## Excerpts from a spatial dataset
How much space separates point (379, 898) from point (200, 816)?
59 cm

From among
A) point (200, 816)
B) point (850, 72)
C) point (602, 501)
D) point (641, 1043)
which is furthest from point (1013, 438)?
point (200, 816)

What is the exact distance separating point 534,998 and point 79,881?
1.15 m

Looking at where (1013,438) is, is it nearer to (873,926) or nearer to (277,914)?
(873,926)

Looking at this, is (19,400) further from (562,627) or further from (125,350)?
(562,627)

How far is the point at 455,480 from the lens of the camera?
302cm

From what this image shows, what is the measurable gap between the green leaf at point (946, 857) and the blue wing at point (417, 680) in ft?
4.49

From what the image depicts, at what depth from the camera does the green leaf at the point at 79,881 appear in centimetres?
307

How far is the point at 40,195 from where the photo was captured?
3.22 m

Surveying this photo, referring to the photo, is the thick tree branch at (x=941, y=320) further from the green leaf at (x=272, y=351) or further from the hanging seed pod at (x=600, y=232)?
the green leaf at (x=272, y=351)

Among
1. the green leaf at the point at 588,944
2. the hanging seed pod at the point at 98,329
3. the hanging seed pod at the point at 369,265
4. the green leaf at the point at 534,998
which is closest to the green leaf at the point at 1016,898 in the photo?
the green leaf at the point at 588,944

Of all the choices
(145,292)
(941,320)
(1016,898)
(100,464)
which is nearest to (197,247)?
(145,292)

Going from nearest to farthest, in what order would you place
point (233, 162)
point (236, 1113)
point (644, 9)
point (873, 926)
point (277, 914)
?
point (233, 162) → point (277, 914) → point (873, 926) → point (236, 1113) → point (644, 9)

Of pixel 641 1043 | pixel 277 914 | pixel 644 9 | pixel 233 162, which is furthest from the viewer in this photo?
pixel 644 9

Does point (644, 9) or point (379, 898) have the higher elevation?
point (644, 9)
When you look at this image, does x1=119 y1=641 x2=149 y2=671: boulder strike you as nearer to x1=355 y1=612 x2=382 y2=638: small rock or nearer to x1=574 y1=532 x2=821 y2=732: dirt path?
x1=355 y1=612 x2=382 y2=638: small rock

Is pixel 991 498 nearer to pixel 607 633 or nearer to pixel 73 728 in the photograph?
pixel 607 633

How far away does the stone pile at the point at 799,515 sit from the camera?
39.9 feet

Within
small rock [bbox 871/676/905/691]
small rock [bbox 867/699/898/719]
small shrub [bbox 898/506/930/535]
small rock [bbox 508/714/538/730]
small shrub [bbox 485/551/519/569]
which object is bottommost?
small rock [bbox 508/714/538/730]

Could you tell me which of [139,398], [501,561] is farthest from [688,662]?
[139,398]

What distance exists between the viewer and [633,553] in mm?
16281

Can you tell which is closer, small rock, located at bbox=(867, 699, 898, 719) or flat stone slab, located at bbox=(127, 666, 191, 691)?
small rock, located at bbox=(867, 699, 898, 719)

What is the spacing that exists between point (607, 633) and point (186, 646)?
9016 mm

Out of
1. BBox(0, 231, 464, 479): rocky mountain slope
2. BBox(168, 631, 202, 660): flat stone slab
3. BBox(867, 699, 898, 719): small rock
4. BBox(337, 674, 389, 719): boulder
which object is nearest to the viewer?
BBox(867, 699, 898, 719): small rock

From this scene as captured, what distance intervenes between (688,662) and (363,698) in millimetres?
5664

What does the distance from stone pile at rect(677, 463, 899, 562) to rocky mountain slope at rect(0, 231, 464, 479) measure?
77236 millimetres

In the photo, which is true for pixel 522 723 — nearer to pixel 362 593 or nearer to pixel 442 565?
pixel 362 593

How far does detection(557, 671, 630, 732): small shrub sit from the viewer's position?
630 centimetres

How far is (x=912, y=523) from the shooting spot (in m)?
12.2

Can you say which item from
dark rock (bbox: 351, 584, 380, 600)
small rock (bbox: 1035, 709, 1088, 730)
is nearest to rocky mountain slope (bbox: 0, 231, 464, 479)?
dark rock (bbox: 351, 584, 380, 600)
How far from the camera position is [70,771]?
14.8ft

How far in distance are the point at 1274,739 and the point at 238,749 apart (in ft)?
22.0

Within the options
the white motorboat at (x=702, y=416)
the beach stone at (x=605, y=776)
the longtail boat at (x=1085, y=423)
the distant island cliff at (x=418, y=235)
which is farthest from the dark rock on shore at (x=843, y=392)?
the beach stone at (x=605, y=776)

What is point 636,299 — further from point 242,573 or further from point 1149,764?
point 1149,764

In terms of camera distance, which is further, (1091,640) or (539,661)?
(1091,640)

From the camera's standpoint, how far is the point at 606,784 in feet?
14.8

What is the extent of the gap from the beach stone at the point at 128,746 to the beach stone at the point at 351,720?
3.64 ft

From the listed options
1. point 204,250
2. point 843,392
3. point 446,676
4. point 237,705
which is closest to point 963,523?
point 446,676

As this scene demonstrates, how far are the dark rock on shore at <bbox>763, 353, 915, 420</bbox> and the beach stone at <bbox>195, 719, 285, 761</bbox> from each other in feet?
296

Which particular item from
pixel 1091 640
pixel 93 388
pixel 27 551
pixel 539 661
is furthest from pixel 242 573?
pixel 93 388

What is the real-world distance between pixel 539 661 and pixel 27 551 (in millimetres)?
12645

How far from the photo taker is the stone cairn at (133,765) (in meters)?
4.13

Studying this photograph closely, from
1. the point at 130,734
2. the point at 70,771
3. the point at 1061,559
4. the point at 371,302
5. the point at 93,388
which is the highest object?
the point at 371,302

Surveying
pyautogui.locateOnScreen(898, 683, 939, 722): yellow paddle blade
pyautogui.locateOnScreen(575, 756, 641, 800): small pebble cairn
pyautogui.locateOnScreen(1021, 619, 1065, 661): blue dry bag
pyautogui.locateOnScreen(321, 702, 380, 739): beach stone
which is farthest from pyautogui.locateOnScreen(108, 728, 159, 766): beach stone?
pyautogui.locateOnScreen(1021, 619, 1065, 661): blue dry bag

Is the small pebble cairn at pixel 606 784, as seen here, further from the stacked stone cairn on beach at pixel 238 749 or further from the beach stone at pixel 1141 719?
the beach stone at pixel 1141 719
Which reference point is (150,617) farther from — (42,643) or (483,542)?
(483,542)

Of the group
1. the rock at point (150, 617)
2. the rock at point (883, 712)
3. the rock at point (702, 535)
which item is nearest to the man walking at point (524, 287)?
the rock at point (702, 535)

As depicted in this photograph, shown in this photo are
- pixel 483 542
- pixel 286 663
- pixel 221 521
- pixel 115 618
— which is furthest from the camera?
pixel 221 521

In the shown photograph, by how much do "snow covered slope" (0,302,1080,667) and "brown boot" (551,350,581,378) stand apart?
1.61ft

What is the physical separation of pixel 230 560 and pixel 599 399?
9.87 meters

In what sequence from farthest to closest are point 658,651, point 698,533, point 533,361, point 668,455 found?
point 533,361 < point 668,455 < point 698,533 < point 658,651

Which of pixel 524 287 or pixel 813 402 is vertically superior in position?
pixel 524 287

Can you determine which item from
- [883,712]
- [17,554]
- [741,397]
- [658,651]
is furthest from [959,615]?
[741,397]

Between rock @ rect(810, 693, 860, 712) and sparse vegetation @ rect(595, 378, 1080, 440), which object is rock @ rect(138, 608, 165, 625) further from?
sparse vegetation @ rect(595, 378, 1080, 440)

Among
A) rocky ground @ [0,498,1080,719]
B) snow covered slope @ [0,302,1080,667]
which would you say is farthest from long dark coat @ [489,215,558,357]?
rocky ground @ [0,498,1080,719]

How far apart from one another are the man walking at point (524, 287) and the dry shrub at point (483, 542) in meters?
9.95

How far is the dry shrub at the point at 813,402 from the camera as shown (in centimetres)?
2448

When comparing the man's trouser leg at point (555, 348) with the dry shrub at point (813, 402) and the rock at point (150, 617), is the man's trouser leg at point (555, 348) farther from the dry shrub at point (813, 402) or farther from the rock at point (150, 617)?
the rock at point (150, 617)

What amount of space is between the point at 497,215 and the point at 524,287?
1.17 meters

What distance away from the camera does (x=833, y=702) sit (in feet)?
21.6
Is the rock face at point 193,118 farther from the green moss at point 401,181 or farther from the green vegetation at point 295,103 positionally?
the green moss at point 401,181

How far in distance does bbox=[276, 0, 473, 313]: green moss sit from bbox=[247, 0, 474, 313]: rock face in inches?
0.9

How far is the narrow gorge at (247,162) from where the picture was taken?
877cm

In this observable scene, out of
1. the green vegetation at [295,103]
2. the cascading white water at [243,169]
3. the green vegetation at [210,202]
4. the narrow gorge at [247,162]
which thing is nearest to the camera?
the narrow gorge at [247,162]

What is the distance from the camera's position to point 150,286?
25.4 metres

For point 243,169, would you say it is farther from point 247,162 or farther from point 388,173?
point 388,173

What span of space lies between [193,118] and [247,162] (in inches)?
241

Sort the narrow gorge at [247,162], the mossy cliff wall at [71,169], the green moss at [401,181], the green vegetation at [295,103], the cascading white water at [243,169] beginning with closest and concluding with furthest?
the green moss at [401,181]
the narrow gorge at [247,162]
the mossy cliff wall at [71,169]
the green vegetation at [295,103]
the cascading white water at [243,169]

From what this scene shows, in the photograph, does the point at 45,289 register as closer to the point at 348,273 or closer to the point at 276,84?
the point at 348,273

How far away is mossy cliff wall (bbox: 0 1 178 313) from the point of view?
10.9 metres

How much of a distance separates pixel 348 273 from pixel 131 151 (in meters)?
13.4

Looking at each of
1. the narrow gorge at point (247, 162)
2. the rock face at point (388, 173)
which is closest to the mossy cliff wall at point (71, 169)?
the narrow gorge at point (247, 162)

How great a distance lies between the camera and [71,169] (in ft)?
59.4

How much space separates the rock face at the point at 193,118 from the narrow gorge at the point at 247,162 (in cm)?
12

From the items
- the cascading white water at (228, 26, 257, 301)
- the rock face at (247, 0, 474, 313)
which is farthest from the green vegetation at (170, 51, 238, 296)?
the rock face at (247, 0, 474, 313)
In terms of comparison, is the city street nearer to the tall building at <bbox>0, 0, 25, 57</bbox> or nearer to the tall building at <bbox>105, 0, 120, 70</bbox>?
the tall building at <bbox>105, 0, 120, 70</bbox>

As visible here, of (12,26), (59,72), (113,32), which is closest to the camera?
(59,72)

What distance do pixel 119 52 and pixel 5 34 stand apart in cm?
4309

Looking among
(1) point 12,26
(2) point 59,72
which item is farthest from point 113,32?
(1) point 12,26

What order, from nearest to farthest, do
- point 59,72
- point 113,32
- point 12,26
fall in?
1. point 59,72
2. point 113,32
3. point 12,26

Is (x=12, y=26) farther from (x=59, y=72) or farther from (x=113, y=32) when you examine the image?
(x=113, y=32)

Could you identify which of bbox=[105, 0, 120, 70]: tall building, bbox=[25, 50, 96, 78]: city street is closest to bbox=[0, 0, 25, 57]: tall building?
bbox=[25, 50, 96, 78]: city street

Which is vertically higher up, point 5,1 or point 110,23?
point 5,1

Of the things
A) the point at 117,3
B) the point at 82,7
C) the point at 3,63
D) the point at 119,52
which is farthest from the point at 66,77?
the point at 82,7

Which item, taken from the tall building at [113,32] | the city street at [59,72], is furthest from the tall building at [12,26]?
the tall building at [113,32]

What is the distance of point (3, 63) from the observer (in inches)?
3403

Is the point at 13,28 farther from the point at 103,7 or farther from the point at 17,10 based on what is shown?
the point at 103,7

## Task goal
Copy out word for word everything from the line containing "Of the things" down to the last of the rows, including both of those lines.

## Finished task
Of the things
A) the point at 117,3
B) the point at 82,7
C) the point at 3,63
D) the point at 119,52
which is farthest from the point at 66,77?
the point at 82,7

Which item, taken from the tall building at [113,32] | the city street at [59,72], is furthest from the tall building at [12,26]?
the tall building at [113,32]

What is the distance of point (3, 63) from the observer (in inches)?
3403

Is the point at 13,28 farther from the point at 103,7 or farther from the point at 17,10 based on what is shown?
the point at 103,7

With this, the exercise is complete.